WHAT YOU ARE ASKED TO DO
From the line that includes "How far are" to the last line of the data, quote each line precisely; both boundary lines belong in the answer.

(Collection entries)

----------------

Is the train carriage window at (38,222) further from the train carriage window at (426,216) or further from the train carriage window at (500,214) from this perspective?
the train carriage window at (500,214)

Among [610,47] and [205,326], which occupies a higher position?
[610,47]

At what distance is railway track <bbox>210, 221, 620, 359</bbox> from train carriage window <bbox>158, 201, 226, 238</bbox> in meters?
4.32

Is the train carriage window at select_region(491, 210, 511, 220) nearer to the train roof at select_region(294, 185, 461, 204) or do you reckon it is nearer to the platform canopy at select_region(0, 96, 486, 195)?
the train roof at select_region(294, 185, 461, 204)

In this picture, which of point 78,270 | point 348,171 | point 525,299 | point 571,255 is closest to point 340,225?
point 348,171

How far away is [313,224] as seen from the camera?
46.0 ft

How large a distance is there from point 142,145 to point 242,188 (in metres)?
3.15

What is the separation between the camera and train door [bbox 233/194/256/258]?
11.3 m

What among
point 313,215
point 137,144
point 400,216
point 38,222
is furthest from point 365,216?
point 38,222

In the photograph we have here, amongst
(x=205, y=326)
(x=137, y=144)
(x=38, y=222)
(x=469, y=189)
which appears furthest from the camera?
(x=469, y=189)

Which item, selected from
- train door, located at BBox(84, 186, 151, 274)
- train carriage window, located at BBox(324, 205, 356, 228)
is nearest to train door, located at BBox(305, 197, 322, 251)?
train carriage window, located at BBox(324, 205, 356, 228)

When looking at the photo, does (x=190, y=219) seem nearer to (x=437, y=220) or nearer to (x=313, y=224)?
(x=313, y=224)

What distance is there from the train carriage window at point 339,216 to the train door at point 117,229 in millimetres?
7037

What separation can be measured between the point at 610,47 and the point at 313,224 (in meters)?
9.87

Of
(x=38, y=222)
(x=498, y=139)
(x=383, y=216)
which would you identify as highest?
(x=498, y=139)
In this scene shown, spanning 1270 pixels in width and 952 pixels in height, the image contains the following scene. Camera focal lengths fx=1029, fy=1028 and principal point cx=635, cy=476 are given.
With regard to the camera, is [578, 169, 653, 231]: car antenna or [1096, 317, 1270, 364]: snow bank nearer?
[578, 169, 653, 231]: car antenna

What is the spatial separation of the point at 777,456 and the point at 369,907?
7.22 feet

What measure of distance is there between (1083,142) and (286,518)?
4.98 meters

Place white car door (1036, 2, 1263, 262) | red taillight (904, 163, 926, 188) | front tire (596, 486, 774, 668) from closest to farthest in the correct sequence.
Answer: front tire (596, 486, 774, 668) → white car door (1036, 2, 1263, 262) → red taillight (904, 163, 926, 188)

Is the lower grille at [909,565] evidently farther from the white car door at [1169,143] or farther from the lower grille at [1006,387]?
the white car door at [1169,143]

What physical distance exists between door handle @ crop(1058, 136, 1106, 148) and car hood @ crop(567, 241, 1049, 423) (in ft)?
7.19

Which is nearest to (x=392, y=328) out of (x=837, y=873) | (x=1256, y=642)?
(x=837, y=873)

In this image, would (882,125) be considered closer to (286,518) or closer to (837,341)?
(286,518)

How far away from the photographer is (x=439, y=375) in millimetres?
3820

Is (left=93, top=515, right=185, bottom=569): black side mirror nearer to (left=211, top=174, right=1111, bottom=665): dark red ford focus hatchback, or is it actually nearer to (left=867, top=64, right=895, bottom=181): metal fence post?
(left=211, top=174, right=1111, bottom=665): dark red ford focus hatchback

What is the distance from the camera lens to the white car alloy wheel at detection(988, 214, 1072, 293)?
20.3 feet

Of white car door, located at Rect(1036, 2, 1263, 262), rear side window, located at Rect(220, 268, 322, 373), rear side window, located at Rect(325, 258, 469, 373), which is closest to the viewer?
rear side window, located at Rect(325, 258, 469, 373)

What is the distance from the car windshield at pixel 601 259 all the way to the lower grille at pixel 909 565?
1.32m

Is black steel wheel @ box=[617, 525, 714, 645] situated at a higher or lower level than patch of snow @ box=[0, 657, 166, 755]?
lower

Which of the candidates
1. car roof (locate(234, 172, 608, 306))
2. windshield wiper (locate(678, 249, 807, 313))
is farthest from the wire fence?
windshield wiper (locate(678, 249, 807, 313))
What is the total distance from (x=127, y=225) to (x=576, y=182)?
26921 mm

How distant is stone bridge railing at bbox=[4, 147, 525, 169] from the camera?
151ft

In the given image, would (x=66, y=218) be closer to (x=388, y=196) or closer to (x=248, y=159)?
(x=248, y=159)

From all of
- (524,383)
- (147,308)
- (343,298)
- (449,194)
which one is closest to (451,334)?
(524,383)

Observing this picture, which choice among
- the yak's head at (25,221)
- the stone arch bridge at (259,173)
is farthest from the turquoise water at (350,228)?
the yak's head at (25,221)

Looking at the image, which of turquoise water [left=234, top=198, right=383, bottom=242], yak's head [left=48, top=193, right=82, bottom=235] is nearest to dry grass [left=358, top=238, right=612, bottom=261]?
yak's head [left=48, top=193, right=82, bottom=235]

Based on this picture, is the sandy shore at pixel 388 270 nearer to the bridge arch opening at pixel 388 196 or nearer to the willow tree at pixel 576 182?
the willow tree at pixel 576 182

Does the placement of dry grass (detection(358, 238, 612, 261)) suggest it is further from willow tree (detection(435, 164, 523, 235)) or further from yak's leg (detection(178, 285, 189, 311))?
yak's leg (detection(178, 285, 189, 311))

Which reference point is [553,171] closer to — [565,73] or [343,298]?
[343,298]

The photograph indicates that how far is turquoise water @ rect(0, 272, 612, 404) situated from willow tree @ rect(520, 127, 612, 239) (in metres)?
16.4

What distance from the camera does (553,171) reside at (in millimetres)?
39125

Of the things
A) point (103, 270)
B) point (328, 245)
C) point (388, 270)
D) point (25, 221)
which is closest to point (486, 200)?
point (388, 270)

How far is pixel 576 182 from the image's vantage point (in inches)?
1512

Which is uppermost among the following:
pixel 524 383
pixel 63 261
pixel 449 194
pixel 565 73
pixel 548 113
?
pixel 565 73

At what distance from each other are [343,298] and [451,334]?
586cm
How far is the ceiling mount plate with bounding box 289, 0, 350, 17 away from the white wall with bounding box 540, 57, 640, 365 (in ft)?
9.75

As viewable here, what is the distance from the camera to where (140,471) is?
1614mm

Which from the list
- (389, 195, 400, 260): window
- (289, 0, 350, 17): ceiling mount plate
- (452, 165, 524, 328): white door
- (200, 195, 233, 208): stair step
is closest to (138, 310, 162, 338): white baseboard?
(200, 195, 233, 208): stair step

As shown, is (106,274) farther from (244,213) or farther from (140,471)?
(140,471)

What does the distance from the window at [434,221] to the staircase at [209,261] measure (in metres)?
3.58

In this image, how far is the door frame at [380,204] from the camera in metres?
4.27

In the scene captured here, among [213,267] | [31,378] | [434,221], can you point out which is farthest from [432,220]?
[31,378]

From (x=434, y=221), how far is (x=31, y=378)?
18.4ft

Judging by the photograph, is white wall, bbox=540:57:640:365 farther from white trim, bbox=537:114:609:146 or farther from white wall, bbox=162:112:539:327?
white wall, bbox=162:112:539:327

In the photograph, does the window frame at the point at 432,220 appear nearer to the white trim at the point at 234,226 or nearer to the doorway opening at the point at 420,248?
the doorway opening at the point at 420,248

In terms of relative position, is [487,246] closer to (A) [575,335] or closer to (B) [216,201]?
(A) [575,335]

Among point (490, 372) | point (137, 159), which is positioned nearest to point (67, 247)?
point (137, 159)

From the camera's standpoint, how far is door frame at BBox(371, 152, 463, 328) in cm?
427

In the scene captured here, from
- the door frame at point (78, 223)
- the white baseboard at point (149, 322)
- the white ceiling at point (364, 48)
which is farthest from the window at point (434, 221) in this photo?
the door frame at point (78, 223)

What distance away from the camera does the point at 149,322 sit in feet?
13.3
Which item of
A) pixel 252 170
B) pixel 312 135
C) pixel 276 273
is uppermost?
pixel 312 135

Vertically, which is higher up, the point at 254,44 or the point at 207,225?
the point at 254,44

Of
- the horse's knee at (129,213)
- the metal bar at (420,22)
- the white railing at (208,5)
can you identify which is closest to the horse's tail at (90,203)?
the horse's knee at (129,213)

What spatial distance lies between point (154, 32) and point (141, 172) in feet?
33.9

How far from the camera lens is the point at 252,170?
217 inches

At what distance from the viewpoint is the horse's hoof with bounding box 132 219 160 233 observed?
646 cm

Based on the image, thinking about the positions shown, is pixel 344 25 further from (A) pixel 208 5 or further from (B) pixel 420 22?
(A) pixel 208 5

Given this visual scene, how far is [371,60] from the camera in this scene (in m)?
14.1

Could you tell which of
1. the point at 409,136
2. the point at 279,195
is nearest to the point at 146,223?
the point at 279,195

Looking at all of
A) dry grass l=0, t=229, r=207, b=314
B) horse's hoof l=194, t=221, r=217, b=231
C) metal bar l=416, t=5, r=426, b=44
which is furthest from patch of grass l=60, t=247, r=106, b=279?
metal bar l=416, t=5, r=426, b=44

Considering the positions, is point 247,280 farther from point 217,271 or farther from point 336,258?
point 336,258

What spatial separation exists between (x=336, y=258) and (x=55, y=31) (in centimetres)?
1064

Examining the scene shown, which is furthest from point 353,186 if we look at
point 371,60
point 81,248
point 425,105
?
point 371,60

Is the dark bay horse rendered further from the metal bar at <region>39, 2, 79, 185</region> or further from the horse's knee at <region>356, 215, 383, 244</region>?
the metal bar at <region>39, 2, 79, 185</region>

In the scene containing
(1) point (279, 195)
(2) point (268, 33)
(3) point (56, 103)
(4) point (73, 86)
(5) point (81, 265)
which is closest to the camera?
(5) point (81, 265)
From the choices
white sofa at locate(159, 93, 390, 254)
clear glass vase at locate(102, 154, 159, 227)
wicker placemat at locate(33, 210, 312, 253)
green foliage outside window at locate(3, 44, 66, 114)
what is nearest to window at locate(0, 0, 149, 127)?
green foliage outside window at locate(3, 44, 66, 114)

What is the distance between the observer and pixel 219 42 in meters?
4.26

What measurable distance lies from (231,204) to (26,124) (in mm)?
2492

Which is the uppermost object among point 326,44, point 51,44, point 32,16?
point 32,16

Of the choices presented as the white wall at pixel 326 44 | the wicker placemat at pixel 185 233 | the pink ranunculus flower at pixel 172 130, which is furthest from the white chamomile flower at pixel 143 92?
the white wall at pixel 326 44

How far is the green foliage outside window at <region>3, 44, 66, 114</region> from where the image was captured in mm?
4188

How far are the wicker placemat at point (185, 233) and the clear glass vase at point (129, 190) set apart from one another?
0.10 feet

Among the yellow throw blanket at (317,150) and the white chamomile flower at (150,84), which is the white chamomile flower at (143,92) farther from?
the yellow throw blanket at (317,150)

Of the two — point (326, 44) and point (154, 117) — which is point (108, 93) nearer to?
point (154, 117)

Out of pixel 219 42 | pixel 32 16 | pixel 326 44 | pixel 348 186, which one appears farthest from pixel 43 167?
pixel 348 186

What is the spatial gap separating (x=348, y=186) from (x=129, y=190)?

----------------

ANSWER IN FULL
How far are the wicker placemat at point (185, 233) and the clear glass vase at point (129, 190) set apart from one another?
0.10 feet

Among the yellow throw blanket at (317,150) and the white chamomile flower at (150,84), which is the white chamomile flower at (143,92) farther from?
the yellow throw blanket at (317,150)

Of the two — point (326, 44) and point (154, 117) — which is point (108, 93) nearer to?
point (154, 117)

Out of pixel 219 42 | pixel 32 16 | pixel 326 44 | pixel 348 186, which one appears farthest from pixel 43 167?
pixel 348 186

What is the spatial gap separating (x=348, y=186) from (x=129, y=190)?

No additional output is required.